B07 — Polysemanticity
Section titled “B07 — Polysemanticity”This framework asks: does a circuit component serve a single interpretable role, or does it superpose multiple unrelated computations?
Polysemanticity — a single neuron or direction encoding multiple unrelated features — is the central obstacle to clean circuit explanations. If a head identified as “the name mover” also implements unrelated computations for other tasks, then its role in the circuit is not cleanly separable from its other functions. Measuring polysemanticity quantifies this threat: highly monosemantic components support clean circuit narratives; highly polysemantic components suggest the circuit boundary cuts through superposed representations.
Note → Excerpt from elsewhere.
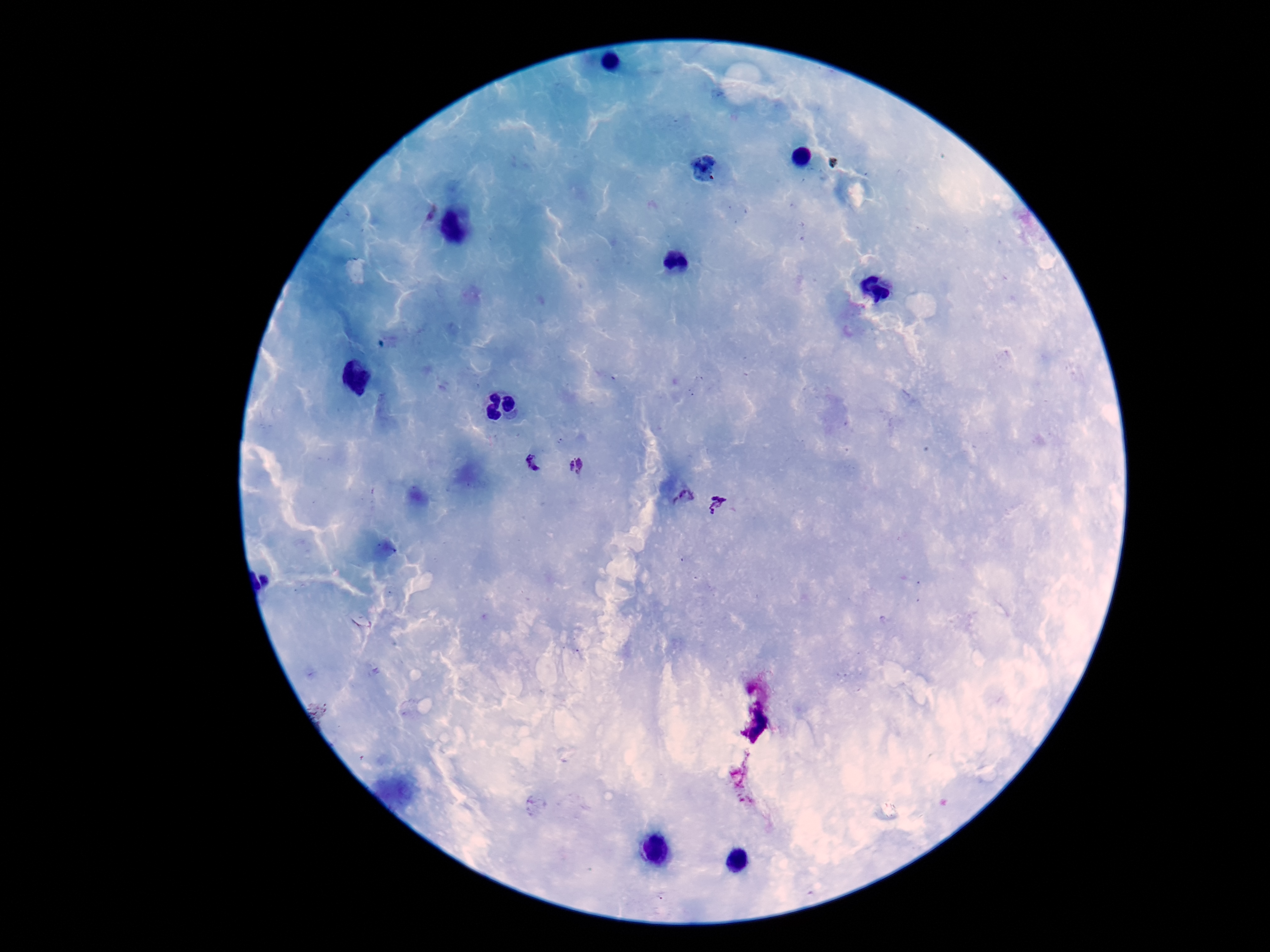

Approximate centers as {x, y} in pixels. Plasmodium parasite locations: {533, 462}, {575, 467}, {684, 498}, {716, 506}. Patient malaria status: positive. 100x magnification. Thick blood film. Image is 1270×952 pixels. Giemsa stain. Single field of view. Photographed through the microscope eyepiece with a smartphone camera.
This instrument connects structural analysis (what directions exist in a component) to intervention specificity (does intervening on one claimed function affect others). It operationalizes the question: is the circuit description a faithful decomposition, or is it projecting clean narratives onto a messier underlying computation?
Theoretical grounding
Section titled “Theoretical grounding”| Source | Year | Key contribution |
|---|---|---|
| Elhage et al., “Toy Models of Superposition” | 2022 | Mathematical framework for feature superposition |
| Bricken et al., “Towards Monosemanticity” | 2023 | SAE decomposition revealing polysemantic neurons |
| Cunningham et al., arXiv 2309.08600 | 2023 | Sparse autoencoders for monosemantic feature extraction |
| Templeton et al., “Scaling Monosemanticity” | 2024 | Feature splitting and polysemanticity at scale |
| Marks et al., arXiv 2403.19647 | 2024 | Sparse feature circuits and intervention specificity |
Core concept
Section titled “Core concept”A component is polysemantic if it activates for multiple unrelated input classes. Formally, let ( a(x) ) be the activation of component ( c ) on input ( x ), and let ( T_1, T_2 ) be two unrelated task distributions. Component ( c ) is polysemantic if:
[ \mathbb{E}{x \sim T_1}[|a(x)|] > \epsilon \quad \text{and} \quad \mathbb{E}{x \sim T_2}[|a(x)|] > \epsilon ]
while ( T_1 ) and ( T_2 ) share no semantic overlap. Intervention specificity provides a causal test: intervene on the component for task ( T_1 ) and measure the effect on task ( T_2 ):
[ \text{specificity}(c, T_1, T_2) = 1 - \frac{|\Delta \text{perf}(T_2)|}{|\Delta \text{perf}(T_1)|} ]
High specificity (near 1) means the component is monosemantic for ( T_1 ); low specificity means intervention leaks into ( T_2 ).
Instruments under B07
Section titled “Instruments under B07”Intervention Specificity (25_intervention_specificity.py)
Section titled “Intervention Specificity (25_intervention_specificity.py)”For each circuit component, ablates it while measuring performance on both the target task and a set of control tasks. Reports: (1) per-component specificity scores, (2) mean circuit specificity, (3) identification of the most polysemantic components.
What it establishes: Whether circuit components are functionally dedicated to the target task or serve multiple tasks simultaneously.
What it does not establish: The identity of superposed features — that requires SAE decomposition or other feature-finding methods.
Usage:
uv run python 25_intervention_specificity.py --tasks ioi svaReading the scores
Section titled “Reading the scores”| Pattern | What it means |
|---|---|
| High specificity (> 0.8) for all circuit components | Circuit is cleanly separable — monosemantic for this task |
| Low specificity (< 0.5) for key components | Critical components serve multiple functions — superposition threat |
| Specificity varies across circuit components | Mixed circuit — some components dedicated, others shared |
| Low specificity correlates with high effective rank (B02) | Structural evidence of superposition confirmed by functional test |
Connection to other frameworks
Section titled “Connection to other frameworks”Polysemanticity connects B02 (effective rank) to causal findings: high effective rank (B02) suggests capacity for multiple features, and B07 tests whether that capacity is actually used for multiple tasks. It also connects to B08 (ICA/NMF): source separation methods attempt to resolve polysemanticity by finding independent components within a superposed representation. The causal instruments in A01 provide the intervention; B07 adds the cross-task measurement to assess specificity.